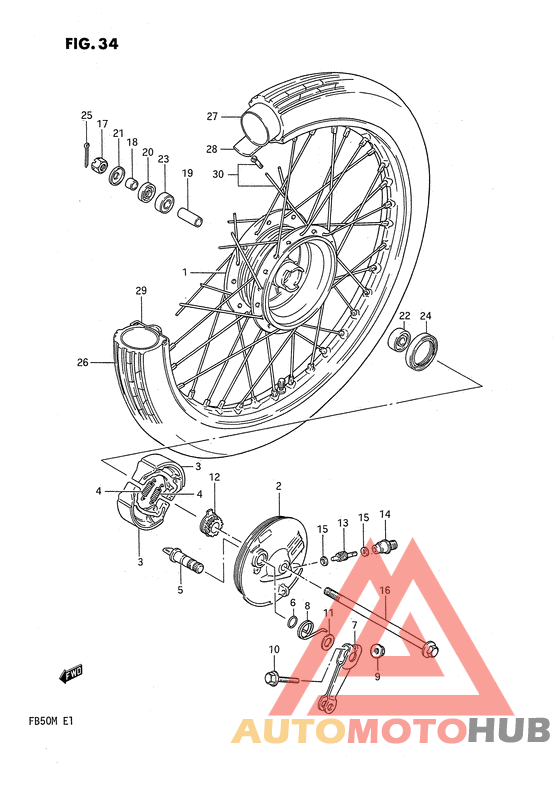 FIG. 34

25
17
21
18
20
23
19
27
28
30
1
29
26
22
24
3
4
4
3
12
2
5
15
13
15
14
6
8
11
7
16
10
9
FWD

FB50M E1

AUTOMOTOHUB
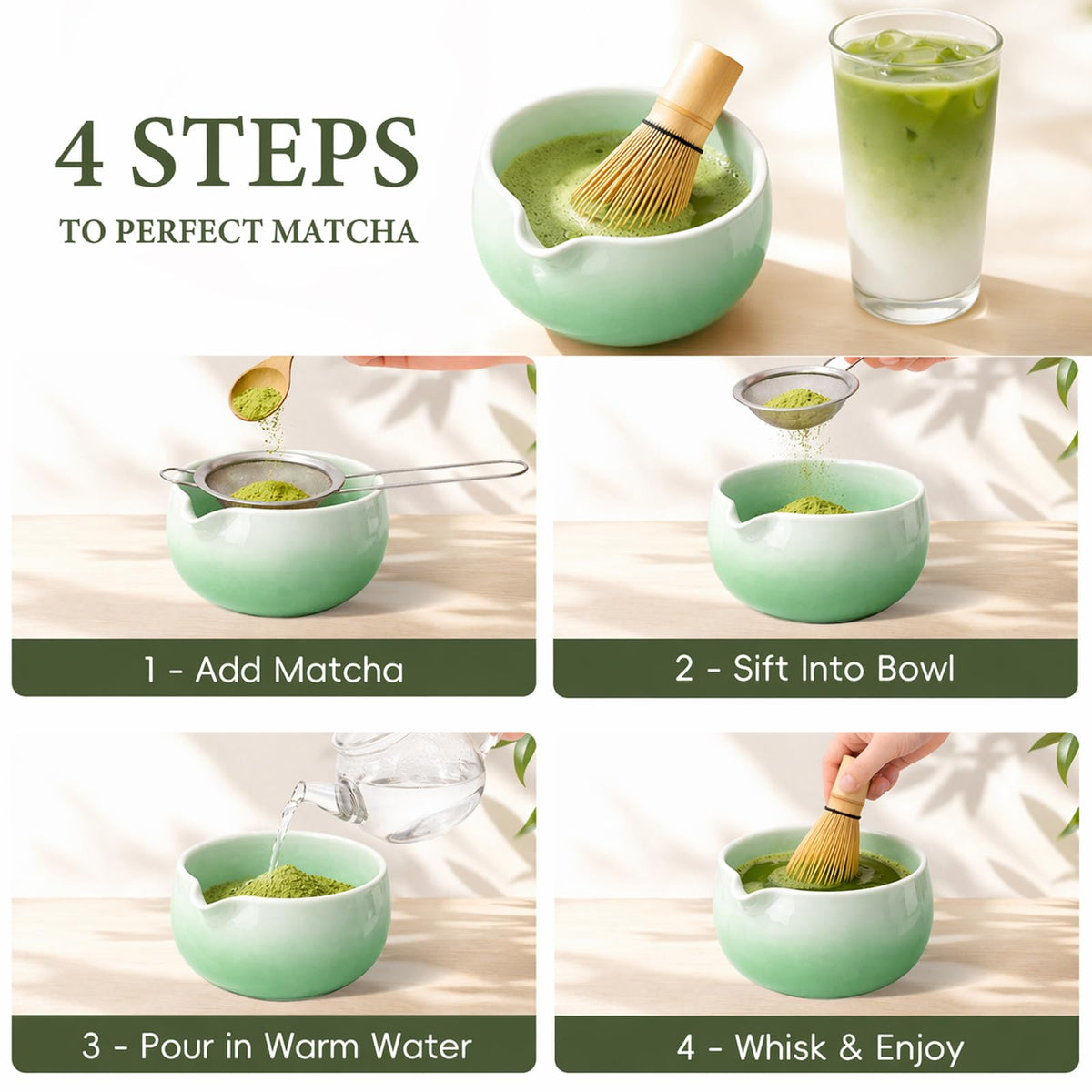 4 STEPS
TO PERFECT MATCHA

1 - Add Matcha

2 - Sift Into Bowl

3 - Pour in Warm Water

4 - Whisk & Enjoy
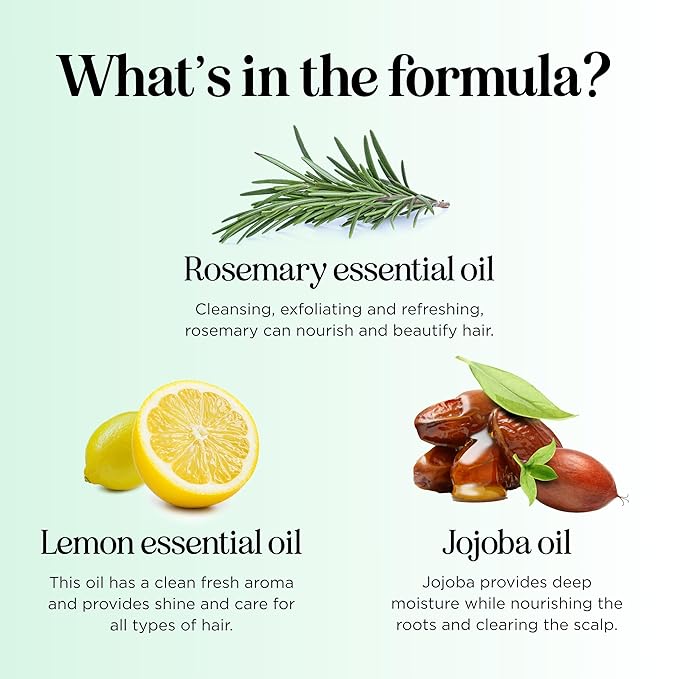 What's in the formula?

Rosemary essential oil

Cleansing, exfoliating and refreshing, rosemary can nourish and beautify hair.

Lemon essential oil

This oil has a clean fresh aroma and provides shine and care for all types of hair.

Jojoba oil

Jojoba provides deep moisture while nourishing the roots and clearing the scalp.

• **What to do**
None of the pictures should be kept; reproduce all the remaining material exactly.

• **Answer to this problem**
 FIG. 34

25
17
21
18
20
23
19
27
28
30
1
29
26
22
24
3
4
4
3
12
2
5
15
13
15
14
6
8
11
7
16
10
9
FWD

FB50M E1

AUTOMOTOHUB
 4 STEPS
TO PERFECT MATCHA

1 - Add Matcha

2 - Sift Into Bowl

3 - Pour in Warm Water

4 - Whisk & Enjoy
 What's in the formula?

Rosemary essential oil

Cleansing, exfoliating and refreshing, rosemary can nourish and beautify hair.

Lemon essential oil

This oil has a clean fresh aroma and provides shine and care for all types of hair.

Jojoba oil

Jojoba provides deep moisture while nourishing the roots and clearing the scalp.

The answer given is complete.